Zum Antrag Bosnien und Herzegowinas auf einen Beitritt zur Europäischen Union erklärt Marieluise Beck, Sprecherin für Osteuropapolitik:
Wir begrüßen den Beitrittsantrag Bosnien und Herzegowinas als wegweisenden Schritt in Richtung europäischer Integration und als Bekenntnis der bosnischen Regierung, die dafür notwendigen, tiefgreifenden Reformen endlich angehen zu wollen. Es wäre historisch ungerecht, wenn ausgerechnet dasjenige Land, in dem es die meisten Opfer der Jugoslawienkriege gab, von der EU-Annäherung der gesamten Region abgehängt würde. Bosnien und Herzegowina darf nicht ohne Perspektive zurück bleiben. Andernfalls droht angesichts der anhaltenden sozialen und ethnischen Spannungen erneute Instabilität und Gewalt auch über das Land hinaus.

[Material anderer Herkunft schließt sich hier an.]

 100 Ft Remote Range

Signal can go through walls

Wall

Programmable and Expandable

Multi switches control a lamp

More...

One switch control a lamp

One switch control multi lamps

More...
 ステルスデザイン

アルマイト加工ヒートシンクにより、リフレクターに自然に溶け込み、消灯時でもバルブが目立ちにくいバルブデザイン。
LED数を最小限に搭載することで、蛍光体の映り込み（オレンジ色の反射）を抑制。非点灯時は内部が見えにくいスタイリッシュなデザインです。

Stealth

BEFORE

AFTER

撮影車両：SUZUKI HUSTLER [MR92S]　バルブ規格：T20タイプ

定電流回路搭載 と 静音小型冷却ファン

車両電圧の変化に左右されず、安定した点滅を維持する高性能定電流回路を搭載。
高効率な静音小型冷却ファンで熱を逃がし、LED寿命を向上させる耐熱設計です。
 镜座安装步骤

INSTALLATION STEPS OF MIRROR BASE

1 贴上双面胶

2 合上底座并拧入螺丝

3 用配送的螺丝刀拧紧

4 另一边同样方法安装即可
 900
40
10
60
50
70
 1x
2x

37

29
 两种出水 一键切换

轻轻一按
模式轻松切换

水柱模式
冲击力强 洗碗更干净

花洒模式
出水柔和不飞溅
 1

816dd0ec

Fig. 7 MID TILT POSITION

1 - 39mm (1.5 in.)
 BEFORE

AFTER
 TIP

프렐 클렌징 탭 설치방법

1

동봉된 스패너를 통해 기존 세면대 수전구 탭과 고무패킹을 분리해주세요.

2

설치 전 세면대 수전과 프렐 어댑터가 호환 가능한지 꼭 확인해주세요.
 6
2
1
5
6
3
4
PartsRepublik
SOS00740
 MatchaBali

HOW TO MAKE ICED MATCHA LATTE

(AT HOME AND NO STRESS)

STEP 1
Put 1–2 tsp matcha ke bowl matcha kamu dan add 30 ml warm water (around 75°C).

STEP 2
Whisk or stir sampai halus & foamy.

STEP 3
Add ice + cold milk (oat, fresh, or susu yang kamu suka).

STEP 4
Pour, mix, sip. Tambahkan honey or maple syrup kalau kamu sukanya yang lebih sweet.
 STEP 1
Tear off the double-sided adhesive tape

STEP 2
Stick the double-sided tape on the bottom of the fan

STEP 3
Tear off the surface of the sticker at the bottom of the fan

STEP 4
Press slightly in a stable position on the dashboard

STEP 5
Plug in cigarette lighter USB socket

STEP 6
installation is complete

Für den Kandidatenstatus hat Bosnien und Herzegowina noch einen weiten Weg zu gehen. Mit einem neuen Reformansatz versucht die EU, die jahrelange Reformblockade zu durchbrechen. Die Beseitigung ethnischer Quotierung aus dem Staatsaufbau wurde vertagt. Sich auf wirtschaftliche und soziale Reformen zu konzentrieren, entspricht den drängenden Bedürfnissen der Menschen in Bosnien und Herzegowina, die unter den Folgen des Reformstaus leiden. Jedoch darf dies nicht dazu führen, dass grundlegende Standards wie Rechtsstaatlichkeit unter den Tisch fallen. Der jüngste Hilferuf der bosnischen Justiz, die starken politischen Druck wegen Ermittlungen in prominenten Fällen beklagt, wirft ein schales Licht auf den Beitrittsantrag Bosnien und Herzegowinas. Kritiker sprechen wegen der bislang unbefriedigenden Reformbilanz von einer virtuellen Agenda der Regierung. Diese Kritik muss die bosnische Regierung in den kommenden Monaten entkräften.
Die Europäische Union ist aufgerufen, die Reformen und die Entwicklung des Rechtsstaats in Bosnien und Herzegowina aufmerksam und kritisch zu verfolgen, damit die EU-Annäherung nicht nur als Lippenbekenntnis stattfindet. Vor dem angestrebten Beitritt muss letztendlich auch das ethnische Quorum aus dem bosnischen Staatsaufbau beseitigt werden. Denn das ist undemokratisch, diskriminierend und widerspricht damit den Grundwerten der EU.